**Instructions for the task**
Reproduce word for word the part of the ODSS-MRI text from "4.6. Pareto Analysis" up to and including "psychiatric rating scales.".

**Selected text**
____

4.5. Statistical Information Table

To further evaluate the interpretation of AD progression by the ODSS-MRI, we counted statistical information such as variance, interquartile difference, and range of the ODSS-MRI model score after normalization and compared them with the normalized MMSE and CDR scores, and the statistical results are shown in

Table 6. Comparison of dispersion of ODSS-MRI, MMSE, and CDR.

	ODSS-MRI	MMSE	CDR
Variance	0.151101	0.027904	0.022673
Standard deviation	0.388717	0.167044	0.150577
Quartile deviation	0.849023	0.2	0.166667
Variation ratio	0.998261	0.801418	0.510676

. The results show that the variance, standard deviation, and quartile deviation of ODSS-MRI are larger than those of MMSE and CDR, and the variation ratio is also higher, which indicates that the dispersion degree of ODSS-MRI scores is higher than that of the other two. The scores are not stacked on a score value, which indicated that ODSS-MRI is better suitable to respond to subtle changes in AD progression.

4.6. Pareto Analysis

To further illustrate the distribution of the ODSS-MRI, MMSE, and CDR scores, we plotted the Pareto analysis of the three groups, and the results are shown in Figure 7. The figure shows that ODSS-MRI is distributed within each interval and the cumulative curve is relatively smooth. Conversely, in MMSE and CDR, 90% of the score data are concentrated in two intervals and the cumulative curve is considerably steep. This indicates that the MMSE and CDR scores are not sufficiently granular, with severe data accumulation and insufficient refinement for the evaluation of the neurological function of the patient. The experiment showed that the ODSS-MRI scores were more granular compared to the traditional psychiatric rating scales.

____

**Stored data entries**
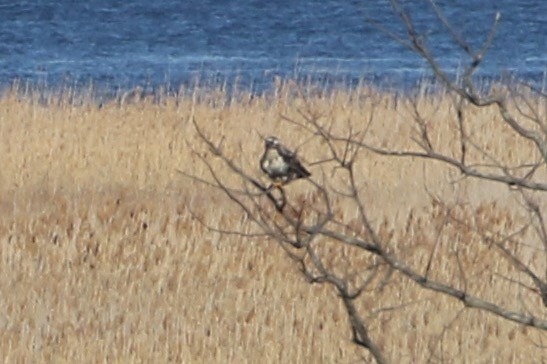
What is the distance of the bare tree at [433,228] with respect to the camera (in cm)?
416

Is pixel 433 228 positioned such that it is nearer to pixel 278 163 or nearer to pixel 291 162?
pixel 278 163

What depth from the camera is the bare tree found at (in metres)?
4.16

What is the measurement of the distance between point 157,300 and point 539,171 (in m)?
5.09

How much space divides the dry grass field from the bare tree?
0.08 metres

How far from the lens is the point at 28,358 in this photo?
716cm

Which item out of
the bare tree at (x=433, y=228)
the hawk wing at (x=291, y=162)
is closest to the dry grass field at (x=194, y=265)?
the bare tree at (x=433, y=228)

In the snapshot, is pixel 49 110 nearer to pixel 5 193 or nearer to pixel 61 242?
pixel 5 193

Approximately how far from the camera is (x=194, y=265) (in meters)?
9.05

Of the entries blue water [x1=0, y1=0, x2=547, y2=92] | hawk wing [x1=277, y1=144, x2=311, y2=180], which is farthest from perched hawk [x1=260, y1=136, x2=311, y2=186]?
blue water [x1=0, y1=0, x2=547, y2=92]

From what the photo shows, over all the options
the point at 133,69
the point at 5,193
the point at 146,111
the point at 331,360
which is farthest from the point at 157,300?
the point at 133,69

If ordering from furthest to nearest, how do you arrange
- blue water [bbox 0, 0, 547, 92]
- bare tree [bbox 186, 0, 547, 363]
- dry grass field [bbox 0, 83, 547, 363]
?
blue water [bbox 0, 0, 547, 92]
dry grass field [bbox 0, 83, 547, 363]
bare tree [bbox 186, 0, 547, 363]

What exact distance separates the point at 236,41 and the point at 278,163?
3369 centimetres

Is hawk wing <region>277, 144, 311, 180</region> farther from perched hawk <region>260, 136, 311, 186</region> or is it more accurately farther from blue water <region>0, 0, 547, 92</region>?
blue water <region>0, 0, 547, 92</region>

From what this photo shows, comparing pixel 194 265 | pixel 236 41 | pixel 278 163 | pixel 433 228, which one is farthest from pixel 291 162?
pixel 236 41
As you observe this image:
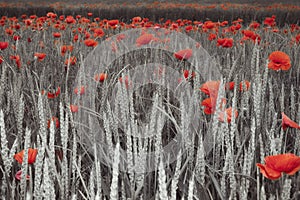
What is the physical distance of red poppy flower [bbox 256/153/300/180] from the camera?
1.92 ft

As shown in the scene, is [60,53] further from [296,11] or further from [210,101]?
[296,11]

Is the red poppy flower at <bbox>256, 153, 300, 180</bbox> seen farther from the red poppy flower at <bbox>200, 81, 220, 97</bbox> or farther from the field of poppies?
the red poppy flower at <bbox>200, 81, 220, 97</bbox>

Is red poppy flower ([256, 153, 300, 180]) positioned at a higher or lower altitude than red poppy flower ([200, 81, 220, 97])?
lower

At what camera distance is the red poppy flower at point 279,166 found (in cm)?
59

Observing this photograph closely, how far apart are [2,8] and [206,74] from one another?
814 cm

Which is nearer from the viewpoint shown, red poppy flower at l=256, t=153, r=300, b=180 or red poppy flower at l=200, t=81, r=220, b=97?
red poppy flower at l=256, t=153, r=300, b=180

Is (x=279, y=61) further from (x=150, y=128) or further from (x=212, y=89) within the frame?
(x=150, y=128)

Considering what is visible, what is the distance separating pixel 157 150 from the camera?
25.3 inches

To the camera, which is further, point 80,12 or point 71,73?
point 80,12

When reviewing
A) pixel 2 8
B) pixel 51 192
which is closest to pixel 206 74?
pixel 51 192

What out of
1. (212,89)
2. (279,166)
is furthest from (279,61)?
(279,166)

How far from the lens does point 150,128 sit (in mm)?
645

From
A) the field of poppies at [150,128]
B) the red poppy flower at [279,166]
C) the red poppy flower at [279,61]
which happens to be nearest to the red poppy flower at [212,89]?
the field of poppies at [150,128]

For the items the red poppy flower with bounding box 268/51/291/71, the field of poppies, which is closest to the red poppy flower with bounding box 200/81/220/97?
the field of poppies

____

**Exercise response**
4.6. Pareto Analysis

To further illustrate the distribution of the ODSS-MRI, MMSE, and CDR scores, we plotted the Pareto analysis of the three groups, and the results are shown in Figure 7. The figure shows that ODSS-MRI is distributed within each interval and the cumulative curve is relatively smooth. Conversely, in MMSE and CDR, 90% of the score data are concentrated in two intervals and the cumulative curve is considerably steep. This indicates that the MMSE and CDR scores are not sufficiently granular, with severe data accumulation and insufficient refinement for the evaluation of the neurological function of the patient. The experiment showed that the ODSS-MRI scores were more granular compared to the traditional psychiatric rating scales.